[Records from a dataset]
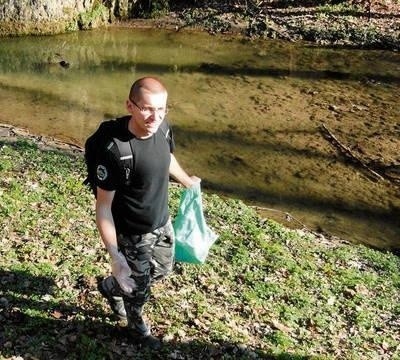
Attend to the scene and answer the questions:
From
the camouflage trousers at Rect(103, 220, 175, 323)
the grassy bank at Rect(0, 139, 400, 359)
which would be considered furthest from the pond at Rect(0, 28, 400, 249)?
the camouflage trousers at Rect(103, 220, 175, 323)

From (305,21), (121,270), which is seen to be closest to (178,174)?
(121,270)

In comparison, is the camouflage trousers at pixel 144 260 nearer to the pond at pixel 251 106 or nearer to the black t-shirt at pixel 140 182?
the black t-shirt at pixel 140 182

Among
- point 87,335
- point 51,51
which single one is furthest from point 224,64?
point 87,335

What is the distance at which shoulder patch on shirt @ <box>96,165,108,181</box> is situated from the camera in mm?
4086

--

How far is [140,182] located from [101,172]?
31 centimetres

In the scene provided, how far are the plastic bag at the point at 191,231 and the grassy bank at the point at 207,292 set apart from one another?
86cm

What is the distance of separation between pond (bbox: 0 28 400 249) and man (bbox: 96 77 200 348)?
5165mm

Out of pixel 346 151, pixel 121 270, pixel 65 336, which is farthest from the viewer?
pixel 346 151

--

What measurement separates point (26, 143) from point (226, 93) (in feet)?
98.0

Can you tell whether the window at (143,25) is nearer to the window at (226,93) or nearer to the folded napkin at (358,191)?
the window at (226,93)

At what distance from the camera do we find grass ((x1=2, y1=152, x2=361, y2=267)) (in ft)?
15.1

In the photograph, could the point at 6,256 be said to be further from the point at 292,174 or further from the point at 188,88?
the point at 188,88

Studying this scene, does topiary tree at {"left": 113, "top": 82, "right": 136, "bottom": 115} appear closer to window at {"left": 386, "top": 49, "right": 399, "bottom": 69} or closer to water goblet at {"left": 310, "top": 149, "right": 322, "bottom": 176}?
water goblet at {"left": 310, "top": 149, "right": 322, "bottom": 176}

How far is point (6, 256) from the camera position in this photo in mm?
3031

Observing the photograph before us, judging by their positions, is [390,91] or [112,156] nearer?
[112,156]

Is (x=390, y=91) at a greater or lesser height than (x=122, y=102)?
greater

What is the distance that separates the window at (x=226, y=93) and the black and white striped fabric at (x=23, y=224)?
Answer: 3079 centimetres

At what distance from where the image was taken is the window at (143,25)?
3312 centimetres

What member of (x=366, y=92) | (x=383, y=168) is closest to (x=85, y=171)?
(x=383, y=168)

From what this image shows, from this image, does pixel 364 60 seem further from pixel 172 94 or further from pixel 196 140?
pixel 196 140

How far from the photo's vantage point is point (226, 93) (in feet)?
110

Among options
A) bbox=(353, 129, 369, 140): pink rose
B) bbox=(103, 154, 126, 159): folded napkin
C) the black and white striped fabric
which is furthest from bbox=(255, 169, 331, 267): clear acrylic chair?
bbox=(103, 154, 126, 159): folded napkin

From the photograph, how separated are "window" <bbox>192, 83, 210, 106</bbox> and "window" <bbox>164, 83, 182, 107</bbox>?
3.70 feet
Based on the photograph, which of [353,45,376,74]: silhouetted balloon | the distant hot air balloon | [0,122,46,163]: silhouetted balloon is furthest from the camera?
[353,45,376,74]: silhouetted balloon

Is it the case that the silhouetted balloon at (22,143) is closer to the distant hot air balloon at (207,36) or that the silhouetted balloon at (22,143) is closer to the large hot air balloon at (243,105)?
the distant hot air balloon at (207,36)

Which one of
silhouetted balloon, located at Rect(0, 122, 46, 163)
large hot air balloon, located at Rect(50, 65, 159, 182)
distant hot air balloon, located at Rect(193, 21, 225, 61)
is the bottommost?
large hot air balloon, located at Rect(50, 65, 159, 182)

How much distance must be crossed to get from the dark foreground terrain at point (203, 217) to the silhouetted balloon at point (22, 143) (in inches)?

**Short exercise**
Turn the lines of the records into a Markdown table with the columns Row and Line, numbering each row and skipping blank lines. Begin at the line that has "Which one of" and stop after the line that has "How much distance".

**Expected output**
| Row | Line |
|---|---|
| 1 | Which one of |
| 2 | silhouetted balloon, located at Rect(0, 122, 46, 163) |
| 3 | large hot air balloon, located at Rect(50, 65, 159, 182) |
| 4 | distant hot air balloon, located at Rect(193, 21, 225, 61) |
| 5 | is the bottommost? |
| 6 | large hot air balloon, located at Rect(50, 65, 159, 182) |
| 7 | How much distance must be crossed to get from the dark foreground terrain at point (203, 217) to the silhouetted balloon at point (22, 143) (in inches)? |